ОТРЫВОК ТЕКСТА:
····················
Я грубо определил идею этого произведения. Можно ли определить ее иначе? Разумеется, можно. Если бы я стал работать с вами как со своим постановочным коллективом, мне пришлось бы гораздо подробнее, гораздо глубже раскрыть идейный замысел, причем пришлось бы подумать о многом, несмотря на то, что я сам писал сценарий. Я как автор не додумал эти вопросы до такой степени, как обязан додумать их режиссер, потому что, когда я начну работать с вами как с актерами, ассистентами или художниками, я должен буду скрупулезно точно определить идейную, а отсюда и формальную сторону произведения для себя и уже затем применить ее в работе с каждым персонажем, в оформлении картины в целом, в том, как мы ее поведем, как будем ее решать в деталях. Иначе мне не удастся привести всех вас к единому пониманию произведения.
После того как режиссер определил, для чего он ставит картину, во имя чего он ее ставит, в чем ее идейное содержание, он начинает каждый из эпизодов картины по мере работы над режиссерским сценарием примерять к тому, насколько этот эпизод нужен для доказательства основного идейного положения, какое он место занимает в нем, и тогда постепенно у него вырабатывается форма и произведения в целом и каждого куска в отдельности.
····················
ЗАДАЧИ ДЛЯ РЕШЕНИЯ:
(a) Что, согласно отрывку о работе режиссера над картиной, режиссер делает с каждым эпизодом после того, как определил идейное содержание картины?
(b) Продолжите отрывок о работе режиссера над картиной, начав сразу после его последнего предложения.

ИСХОДНЫЕ ДАННЫЕ:
····················
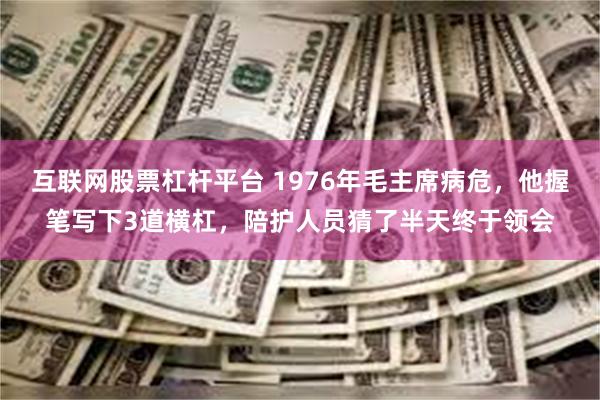 互联网股票杠杆平台 1976年毛主席病危，他握笔写下3道横杠，陪护人员猜了半天终于领会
····················
ОТВЕТЫ НА ЗАДАНИЯ:
(a) Он примеряет каждый эпизод к тому, насколько тот нужен для доказательства основного идейного положения и какое место в нем занимает.

(b)
Для того чтобы форма окончательно у него сложилась, ему еще нужно проделать большую дополнительную работу. Эта большая дополнительная работа прежде всего заключается в сборе материала. Сбор материала вокруг предложенного произведения играет огромную роль во всей режиссерской деятельности. Нельзя полагаться только на собственную фантазию, на свое понимание вещи. Все, что может дать нам жизнь и работа предшествующих художников, все это должно быть вами использовано. Даже актер, приступая к работе над самой простой, маленькой, вполне современной ролью, где, казалось бы, все ему известно (он уже видел таких людей), не только мобилизует память для того, чтобы вспомнить все, что может ему помочь поставить роль на ноги, но беспрерывно и жадно ищет материал в окружающем мире, в окружающей действительности, в литературе, в живописи – всюду, где он может его найти.
Прочтите актерские воспоминания, – вы увидите, что работа над ролью начинается именно с этого – с беспрерывного и жадного сбора материала.
В еще большей степени это происходит с режиссером. Многие из вас взяли, скажем, рассказы Чехова для своих ближайших отрывков. Чтобы хорошо понять, что написано в данном рассказе Чехова, нужно не только знать всего Чехова, нужно знать его время, литературу его времени, понимать людей его времени, понимать и цель, с которой написан данный рассказ.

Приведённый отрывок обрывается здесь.